Real-time prescription monitoring needs to get real
Queensland's new 10-year digital health strategy, a sneak peek at the new Monash Children's Hospital, the establishment of a diagnostic imaging program and a strong opinion piece by HIMAA CEO Richard Lawrance on the shaky state of the health information management professions were all popular stories this week, but one that caught our attention concerned a topic we have been following closely for some years now: real-time monitoring of prescription drugs.

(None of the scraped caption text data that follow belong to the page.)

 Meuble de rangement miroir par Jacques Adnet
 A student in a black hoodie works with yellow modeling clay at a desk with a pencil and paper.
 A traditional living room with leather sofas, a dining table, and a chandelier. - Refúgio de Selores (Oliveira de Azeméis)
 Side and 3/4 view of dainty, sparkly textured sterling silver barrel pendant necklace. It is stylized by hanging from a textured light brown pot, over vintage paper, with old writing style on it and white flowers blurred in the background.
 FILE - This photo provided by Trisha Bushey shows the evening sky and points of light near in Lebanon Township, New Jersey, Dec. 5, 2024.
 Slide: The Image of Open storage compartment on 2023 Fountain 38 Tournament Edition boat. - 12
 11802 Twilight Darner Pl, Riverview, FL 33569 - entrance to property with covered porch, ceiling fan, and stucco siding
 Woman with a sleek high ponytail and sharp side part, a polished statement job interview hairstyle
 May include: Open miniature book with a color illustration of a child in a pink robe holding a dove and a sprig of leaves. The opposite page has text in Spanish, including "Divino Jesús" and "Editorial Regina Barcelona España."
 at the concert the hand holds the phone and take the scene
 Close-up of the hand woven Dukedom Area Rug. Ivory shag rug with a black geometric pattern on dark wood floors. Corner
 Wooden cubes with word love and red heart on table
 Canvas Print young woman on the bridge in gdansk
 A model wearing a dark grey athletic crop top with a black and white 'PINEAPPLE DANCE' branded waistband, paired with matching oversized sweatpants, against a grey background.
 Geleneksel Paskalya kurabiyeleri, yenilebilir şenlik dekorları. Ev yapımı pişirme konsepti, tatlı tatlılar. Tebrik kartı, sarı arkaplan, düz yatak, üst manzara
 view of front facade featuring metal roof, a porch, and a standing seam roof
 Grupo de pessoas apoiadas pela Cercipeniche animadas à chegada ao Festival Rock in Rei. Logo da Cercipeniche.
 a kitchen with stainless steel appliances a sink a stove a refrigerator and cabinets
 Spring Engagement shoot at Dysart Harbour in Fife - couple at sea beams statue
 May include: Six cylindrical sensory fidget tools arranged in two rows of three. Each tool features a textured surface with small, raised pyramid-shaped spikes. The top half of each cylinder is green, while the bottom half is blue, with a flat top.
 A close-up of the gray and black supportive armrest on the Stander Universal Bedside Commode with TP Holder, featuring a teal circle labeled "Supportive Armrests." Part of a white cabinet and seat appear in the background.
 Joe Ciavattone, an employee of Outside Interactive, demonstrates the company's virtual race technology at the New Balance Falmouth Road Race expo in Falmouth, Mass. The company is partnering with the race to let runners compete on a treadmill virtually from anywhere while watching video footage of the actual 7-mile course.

While the Pharmacy Guild's MedsASSIST system was set up as part of a multi-pronged strategy to resist the rescheduling of pharmacy-only (S3) medicines containing codeine to prescription-only (S4), the development of the system showed what could be done if there was a will and a way. As everyone in the healthcare industry knows, the Guild is a force to be reckoned with and the power of its lobbying strength puts almost any other industry association to shame, and while it ultimately lost the battle to keep sales of codeine-containing analgesics over the counter, the speed with which it designed, built and rolled out MedsASSIST showed what it can do when it sets its mind to it.
The Guild announced it was pulling the plug on MedsASSIST on Wednesday but put it back in again on Thursday, after an apparent intervention by Health Minister Greg Hunt. It seems the system will continue to be used, at least until next February, when codeine disappears from pharmacy shelves and into the dispensary.
Since its launch at the Guild's APP conference in March 2016, to date 70 per cent of pharmacists were using the system, and while the Guild argued that its voluntary nature and the lack of a mandate from authorities to use it were strikes against the system, 70 per cent penetration in one year is quite an achievement. It also brings to mind the long, slow, drawn-out saga of the Electronic Recording and Reporting of Controlled Drugs (ERRCD) system that we have been reporting on for years.
ERRCD is meant to monitor in real time both prescriptions for and sales of schedule 8 drugs of addiction such as opioids, although many believe it should take in S4s such as benzodiazepines and low-dose opioids like codeine as well. Whereas the US is currently seeing an absolute epidemic of overdose deaths mainly from opioids such as oxycodone and fentanyl – according to the US CDC, more than 15,000 Americans died from overdoses involving prescription opioids in 2015 alone – in Australia, many overdose deaths are from combinations of S8 opioids mixed with codeine and benzos.
Real-time prescription monitoring at both the prescribing and dispensing end would help solve a lot of these issues, but for one reason or another (cough, cough **money**) the states haven't got around to implementing it yet, barring Tasmania. It seems strange that Victoria sees it as necessary to spend $30 million over three years to tackle its prescription drug problem while WA is spending $1 million, but that's our glorious federation for you.
As we await the implementation of ERRCD, other systems such as Dr Shop or Medicare's prescription shopping hotline can help from the prescriber's end. For dispensers, the development of new medications reconciliation platforms like Fred IT's MedView might be part of the answer. Meanwhile, the coroners keep calling for RTPM, people keep dying from accidental overdoses and not even the might of the Guild can get the states to move a bit faster.
Our poll last week asked: Will you opt out of the My Health Record? While fewer than two per cent of people in the trial regions opted out, it's a different matter for the eHealth community, it seems. While the majority (66.5 per cent) said no, one in three (33.5 per cent) said yes, they would opt out.